Type-Safe Filter Function In TypeScript

TypeScript doesn't infer the return type of an array filter operation in the same way that it does for an if statement to check whether a variable is defined.

Let's consider the following example:

type User = {
  id: number;
  name?: string;
};

const listUsers = (): User[] => {
  // fetch users from some API and return them
  return [];
};

// names will be of type (string | undefined)[]
const names = listUsers()
  .map((user) => user.name)
  .filter((name) => !!name);

The type of names is inferred by TypeScript as (string | undefined)[], although we explicitly filter out falsy values.
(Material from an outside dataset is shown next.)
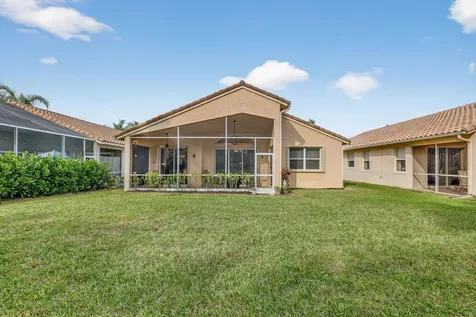 357 Nw Springview Loop Port Saint Lucie FL 34986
TypeScript somehow doesn't interpret the condition inside the filter function.

To get TypeScript to infer the return type correctly, we need to use a custom type-guard.

// type-guard to assure name is a string
const filterNames = (name?: string): name is string => {
  return !!name;
}

const names = listUsers()
  .map((user) => user.name)
  .filter(filterNames);

The return type name is string of this type-guard function will assure TypeScript that we have checked the type and can safely treat it as string.

However, if we don't want to define a separate filter function, we can also use the type guard inside the inline filter function:

const names = listUsers()
  .map((user) => user.name)
  .filter((name?: string): name is string => !!name);